Quarterly report pursuant to Section 13 or 15(d)

Subsequent Events

v3.22.2.2
Subsequent Events
9 Months Ended
Sep. 30, 2022
Subsequent Events [Abstract]  
Subsequent Events Subsequent Events
In October 2022, the Company’s Board of Directors approved the exchange of 12,977,484 options, with a weighted average exercise price of $3.24 for 9,582,252 RSUs due to the Option Exchange. The Company is currently assessing the accounting treatment and related impacts from the Option Exchange.
The Company sold 698,992 shares of Class A common stock to Yorkville under the SEPA discussed in Note 9 for gross proceeds of $2.3 million which settled on October 3, 2022.

On November 10, 2022, the Company entered into a subscription agreement (the “HGI Subscription Agreement”) with HCI Grove LLC (“HGI”), pursuant to which, among other things, the Company agreed to issue and sell, on November 15, 2022, to HGI 1,984,126 shares of the Company’s Class A common stock for aggregate proceeds of $2.5 million. Under the terms of the HGI Subscription Agreement, the Company is required to file a registration statement for the Subscribed Shares upon the Company becoming eligible to file a registration statement on Form S-3 and in any event prior to July 15, 2023 (the “Subscribed Shares Registration Statement”).
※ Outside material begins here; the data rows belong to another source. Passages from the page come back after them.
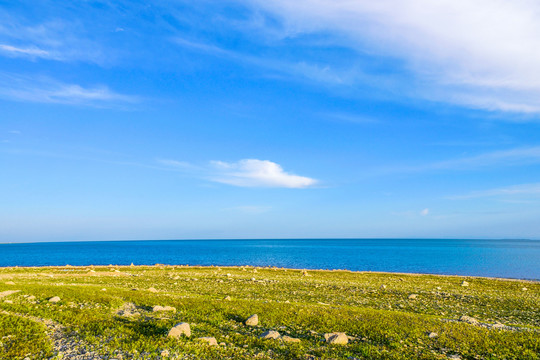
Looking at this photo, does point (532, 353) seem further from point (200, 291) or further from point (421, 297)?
point (200, 291)

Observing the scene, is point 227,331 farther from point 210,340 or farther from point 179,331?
point 179,331

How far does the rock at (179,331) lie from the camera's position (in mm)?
13730

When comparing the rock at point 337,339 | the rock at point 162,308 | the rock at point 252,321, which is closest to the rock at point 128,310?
the rock at point 162,308

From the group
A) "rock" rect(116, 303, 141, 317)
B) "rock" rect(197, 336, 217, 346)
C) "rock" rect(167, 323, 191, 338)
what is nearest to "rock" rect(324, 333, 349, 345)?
"rock" rect(197, 336, 217, 346)

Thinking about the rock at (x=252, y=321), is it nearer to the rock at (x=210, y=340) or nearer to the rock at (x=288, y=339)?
the rock at (x=288, y=339)

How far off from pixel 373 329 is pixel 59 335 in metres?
14.0

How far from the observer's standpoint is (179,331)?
45.7 ft

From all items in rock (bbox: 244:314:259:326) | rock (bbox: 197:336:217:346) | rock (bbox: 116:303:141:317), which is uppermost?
rock (bbox: 197:336:217:346)

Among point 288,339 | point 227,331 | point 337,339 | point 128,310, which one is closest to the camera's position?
point 337,339

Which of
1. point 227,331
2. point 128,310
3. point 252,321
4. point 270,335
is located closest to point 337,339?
point 270,335

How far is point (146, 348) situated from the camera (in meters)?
12.3

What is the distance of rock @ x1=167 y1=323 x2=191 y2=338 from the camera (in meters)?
13.7

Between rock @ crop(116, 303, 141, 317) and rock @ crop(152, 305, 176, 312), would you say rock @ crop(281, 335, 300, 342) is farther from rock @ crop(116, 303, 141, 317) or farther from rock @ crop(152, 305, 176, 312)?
rock @ crop(116, 303, 141, 317)

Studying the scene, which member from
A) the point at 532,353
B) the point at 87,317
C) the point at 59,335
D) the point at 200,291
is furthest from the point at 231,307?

The HGI Subscription Agreement also provides that the Company will issue additional shares of the Company’s Class A common stock to HGI in the event that the volume weighted average price of the Company’s Class A common stock is less than $1.26 during the three trading days commencing on the first trading day after (i) the Company files the Subscribed Shares Registration Statement (the “Registration Date”), (ii) the three-month anniversary of the Registration Date, (iii) the six-month anniversary of the Registration Date, or (iv) the nine-month anniversary of the Registration Date (“Measurement Periods” and each “Measurement Period”) upon HGI’s election to receive such additional shares (the “HGI Additional Shares”). HGI may use all or a portion of each Subscribed Share once to determine the amount of any issuance of Additional Shares in connection with the Measurement Periods such that HGI may utilize, for example, half of the Subscribed Shares to receive further Additional Shares, and leave the remaining half of the Subscribed Shares available to utilize in connection with the remaining Measurement Periods. HGI must elect to receive HGI Additional Shares for one Measurement Period, or the right lapses or is superseded by the next measurement period. The Company is currently assessing the accounting for the obligation to issue these potential additional shares, if any.
Concurrent with the HGI Subscription Agreement, the Company also entered into a consulting services agreement (the “Consulting Agreement”) with HCI Grove Management LLC (the “Consultant”). In consideration for the services under the Consulting Agreement, the Company (i) will pay the Consultant an upfront fee of $150,000 and (ii) issued the Consultant 4,525,000 warrants (the “HGI Warrant Shares”) to purchase shares of the Company’s Class A common stock (the “HGI Warrants”), at an exercise price per share of $1.26 (the “Exercise Price”). On November 10, 2022, 40% of the HGI Warrant Shares vested and became issuable, and the remaining HGI Warrant Shares shall vest and become exercisable if, prior to December 31, 2024, the Company achieves at least $100 million in quarterly net revenue on a consolidated basis or if the Company consummates a Change of Control, as defined in HGI Warrant. If, as a result of the Change of Control, the Company’s equity holders own less than 25% of the equity securities of the surviving entity in such Change of Control, the Exercise Price shall be increased by 50%. The Company is currently assessing the accounting for the obligation to issue these warrants to purchase shares of the Company’s class A common stock that have vested as of November 10, 2022 and those that may potentially vest at a future date, if any.